Dillon told labor union attorneys in a sworn deposition Thursday that the Snyder administration was aware of the state constitution’s protection of pensions as a contractual commitment, but wanted to let a bankruptcy judge decide if those contracts apply under federal law.
But Dillon denied there was a concerted effort to use Chapter 9 bankruptcy to slash an estimated $3.5 billion in debt Detroit owes more than 23,000 retirees with vested pension rights, according to a draft transcript obtained Friday by The Detroit News.
“There was no discussion about how do you circumvent any liability and there was no talk about hair cutting bond holders or pensioners or walking away from health care but there was general discussions I’m sure about the condition of the balance sheet,” Dillon testified.
Attorneys for labor unions and retirees opposed to Detroit’s eligibility grilled Dillon and Snyder aide Rich Baird under oath Thursday with similar questions posed a day earlier to the governor about how pensioners should be treated in the debt-cutting process.
Dillon resigned as state treasurer Friday, citing fallout from a contentious divorce that he said was distracting from his ability to serve effectively.
Unions and retirees are gathering evidence they hope can be used to convince U.S. Bankruptcy Judge Steven Rhodes that the city did not engage in good faith negotiations, a requirement for being eligible for municipal bankruptcy. A trial on Detroit’s bankruptcy eligibility begins Oct. 23.
Baird’s testimony also suggests there was little discussion within the administration about how to deal with Detroit’s pension liability, an issue that looms large over the largest municipal bankruptcy filing in U.S. history.
But Baird said he independently was gathering data on the pension payouts to study whether the state could pursue legislation “that would provide (an) incremental safety net to those at the lower end of the spectrum.”
“That was not based on discussions with anybody else,” Baird testified. “It was simply a question that I had because I didn’t know the answer.”
Baird is not a state employee, but works out of the governor’s office and is paid $100,000 annually by Snyder’s non-profit civic organization the New Energy to Reinvent and Diversify, or NERD Fund.
The governor testified Wednesday that he doesn’t know who is donating to the fund that he controls. The union attorneys also asked Baird about the NERD Fund.
“I don’t know the donors,” Baird testified. “I’ve been advised that they are private donors but I have no way of knowing who they are.”
Meanwhile, Baird testified also he began courting Orr to become emergency manager after Orr and his associates pitched their law firm’s services to city and state officials in late January.
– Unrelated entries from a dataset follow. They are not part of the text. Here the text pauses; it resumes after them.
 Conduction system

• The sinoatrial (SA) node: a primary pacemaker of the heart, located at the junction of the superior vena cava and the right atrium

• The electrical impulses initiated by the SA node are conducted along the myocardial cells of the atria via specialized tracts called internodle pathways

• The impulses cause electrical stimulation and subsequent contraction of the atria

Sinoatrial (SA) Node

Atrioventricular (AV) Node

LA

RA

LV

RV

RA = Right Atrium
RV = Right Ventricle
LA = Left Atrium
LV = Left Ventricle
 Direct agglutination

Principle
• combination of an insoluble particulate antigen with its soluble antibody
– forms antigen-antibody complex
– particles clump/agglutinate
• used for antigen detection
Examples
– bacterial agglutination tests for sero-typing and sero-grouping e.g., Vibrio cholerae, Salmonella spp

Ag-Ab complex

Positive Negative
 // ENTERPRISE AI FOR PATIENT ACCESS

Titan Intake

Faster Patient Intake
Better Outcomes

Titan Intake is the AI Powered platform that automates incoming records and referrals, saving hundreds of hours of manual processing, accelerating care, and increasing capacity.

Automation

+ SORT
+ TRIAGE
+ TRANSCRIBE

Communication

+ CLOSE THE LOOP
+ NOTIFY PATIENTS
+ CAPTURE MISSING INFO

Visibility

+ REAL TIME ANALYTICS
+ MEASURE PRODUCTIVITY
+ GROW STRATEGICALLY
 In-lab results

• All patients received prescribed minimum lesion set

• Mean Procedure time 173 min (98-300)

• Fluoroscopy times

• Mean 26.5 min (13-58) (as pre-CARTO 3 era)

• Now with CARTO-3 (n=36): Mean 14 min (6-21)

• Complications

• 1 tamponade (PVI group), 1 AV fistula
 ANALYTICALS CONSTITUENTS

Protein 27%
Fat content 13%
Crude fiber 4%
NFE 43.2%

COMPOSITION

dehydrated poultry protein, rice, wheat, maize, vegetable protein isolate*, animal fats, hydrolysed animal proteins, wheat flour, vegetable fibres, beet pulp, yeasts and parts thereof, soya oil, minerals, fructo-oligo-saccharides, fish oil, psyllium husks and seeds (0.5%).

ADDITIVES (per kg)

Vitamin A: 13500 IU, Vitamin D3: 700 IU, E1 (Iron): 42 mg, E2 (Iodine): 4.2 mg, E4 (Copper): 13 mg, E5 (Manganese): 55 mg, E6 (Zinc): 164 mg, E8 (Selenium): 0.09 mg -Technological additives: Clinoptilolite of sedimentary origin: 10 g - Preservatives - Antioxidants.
The Jan. 29 meeting in Detroit with Jones Day and other law firms vying for the multi-million contract to help Detroit shed billions in debts came six weeks before Snyder hired the Washington, D.C. bankruptcy attorney to run City Hall. Orr resigned his partnership at Jones Day to become Detroit’s emergency manager in March, ending plans to takeover the global law firm’s Miami office.
After seeing Orr in action at the meeting, Baird said he believed Orr was well-suited for the monumental task of fixing Detroit’s municipal bottom line.
“ It was that meeting where it became clear to me that somebody who knew their way around the courts would actually stand a much better chance of keeping us out of the courts in terms of our negotiations with creditors and other stakeholders,” Baird testified.
Staff Writer Joel Kurth contributed.